Mon éducation religieuse, surtout dans sa version catholique, m'a donné, avec le temps et la réflexion, l'occasion de faire de ce culte une lecture différente que celle distillée par les dogmes et les mystères et j'ai pu vérifier que notre auteure partage certaines de mes critiques personnelles. Certes, Jésus accepte avec fatalisme la crucifixion puisque tel est le destin auquel il ne peut se dérober, certes il est seul face à sa Passion mais semble être d'une grande lucidité malgré tout puisqu’il y a dans son attitude un petit côté masochiste. Il souffre certes et va mourir mais cela ne l'empêche pas de raisonner. Pire peut-être, il remet en question l'amour de soi, inexistant dans son cas, et qui ne peut justifier l'amour de l'humanité, s'en prend à Dieu le Père qui a fait l'erreur de sacrifier son propre fils, s'en veut lui-même de lui avoir obéis jusqu’au bout, ce qui a fait de sa vie un échec et met même en doute le sens de son amour pour le monde et sa mort pour l’expiation des péchés des hommes, ceux du passé mais surtout de ceux à venir! Il déplore qu'on se souvienne de lui, de son sacrifice et qu'on en profite pour fonder une religion. Il va même jusqu'à inverser la culpabilisation qu'on nous a inculquée en s'accusant lui-même de ce qui peut-être regarder comme un culte de la personnalité. Il remet même en cause ses propres paroles rapportées par les évangélistes, décrit une mort bien différente, et une mater dolorosa rajeunie et moins souffrante, un enfer qui n'existe pas, à tout le moins dans sa version évangélique. C'est, me semble-t-il, une version bien lointaine de celle du catéchisme mais néanmoins possible dans la cadre de sa liberté d'écrivain .

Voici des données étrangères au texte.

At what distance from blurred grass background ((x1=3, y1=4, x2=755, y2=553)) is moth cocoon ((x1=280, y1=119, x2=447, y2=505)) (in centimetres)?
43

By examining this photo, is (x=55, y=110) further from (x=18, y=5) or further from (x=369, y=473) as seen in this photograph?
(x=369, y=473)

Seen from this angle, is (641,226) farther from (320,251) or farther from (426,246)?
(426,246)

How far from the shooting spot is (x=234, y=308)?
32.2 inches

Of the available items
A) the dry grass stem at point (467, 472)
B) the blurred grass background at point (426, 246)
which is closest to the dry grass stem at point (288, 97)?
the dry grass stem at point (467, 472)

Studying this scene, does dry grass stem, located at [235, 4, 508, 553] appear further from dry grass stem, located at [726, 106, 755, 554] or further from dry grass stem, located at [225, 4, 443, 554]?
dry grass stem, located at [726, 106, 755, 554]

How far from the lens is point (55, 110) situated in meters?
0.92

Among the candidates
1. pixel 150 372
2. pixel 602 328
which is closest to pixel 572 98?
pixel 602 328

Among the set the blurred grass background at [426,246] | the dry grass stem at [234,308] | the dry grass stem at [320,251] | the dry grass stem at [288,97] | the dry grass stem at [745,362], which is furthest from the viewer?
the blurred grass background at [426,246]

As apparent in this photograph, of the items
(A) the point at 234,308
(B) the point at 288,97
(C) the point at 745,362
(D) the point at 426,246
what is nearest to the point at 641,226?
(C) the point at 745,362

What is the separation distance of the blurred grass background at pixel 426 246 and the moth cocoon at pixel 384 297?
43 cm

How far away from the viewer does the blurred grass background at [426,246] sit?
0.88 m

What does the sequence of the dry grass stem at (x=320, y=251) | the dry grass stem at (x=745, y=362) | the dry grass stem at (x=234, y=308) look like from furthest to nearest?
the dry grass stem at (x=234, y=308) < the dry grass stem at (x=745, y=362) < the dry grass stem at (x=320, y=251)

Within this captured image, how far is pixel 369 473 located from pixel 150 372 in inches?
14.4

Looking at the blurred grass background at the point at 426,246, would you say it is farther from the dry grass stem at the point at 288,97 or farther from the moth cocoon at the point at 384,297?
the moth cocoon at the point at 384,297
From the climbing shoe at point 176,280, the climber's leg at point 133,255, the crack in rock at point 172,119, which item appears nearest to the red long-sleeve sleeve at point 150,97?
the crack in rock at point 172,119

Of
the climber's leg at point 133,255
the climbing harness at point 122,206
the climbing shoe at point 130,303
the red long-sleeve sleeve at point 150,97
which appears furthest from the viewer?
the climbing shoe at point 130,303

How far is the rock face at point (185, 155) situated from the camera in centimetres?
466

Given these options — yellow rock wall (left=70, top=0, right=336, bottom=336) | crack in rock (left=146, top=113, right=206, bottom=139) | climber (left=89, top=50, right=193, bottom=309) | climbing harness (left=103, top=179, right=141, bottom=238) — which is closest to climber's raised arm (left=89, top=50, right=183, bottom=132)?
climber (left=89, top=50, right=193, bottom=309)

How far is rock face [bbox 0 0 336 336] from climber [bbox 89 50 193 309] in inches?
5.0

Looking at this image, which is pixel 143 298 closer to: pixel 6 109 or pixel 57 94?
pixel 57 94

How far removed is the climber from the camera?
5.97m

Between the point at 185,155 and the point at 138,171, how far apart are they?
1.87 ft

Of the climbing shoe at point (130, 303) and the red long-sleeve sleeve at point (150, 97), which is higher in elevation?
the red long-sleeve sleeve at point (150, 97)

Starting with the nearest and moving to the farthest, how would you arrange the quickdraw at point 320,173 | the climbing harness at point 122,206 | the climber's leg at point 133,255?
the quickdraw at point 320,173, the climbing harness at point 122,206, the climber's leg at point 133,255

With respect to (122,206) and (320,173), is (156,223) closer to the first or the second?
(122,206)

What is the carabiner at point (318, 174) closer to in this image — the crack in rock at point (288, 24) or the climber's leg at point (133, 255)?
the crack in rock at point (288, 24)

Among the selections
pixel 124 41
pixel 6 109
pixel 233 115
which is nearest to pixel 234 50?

Je ne connais pas l'auteur personnellement mais j'imagine que ses origines nobles l'ont liée au catholicisme avec lequel elle prend ici ses distances. Parmi tous les romans déjà lus de cette auteure, je trouve celui-ci surprenant, c'est pourtant "le livre de sa vie", avoue-t-elle. Comme d’habitude, j'ai apprécié le style classique et clair de notre auteure qui rend la lecture de ce court ouvrage agréable et rapide, mais ça n'a pas vraiment suffi à emporter mon adhésion à cette œuvre, comme souvent!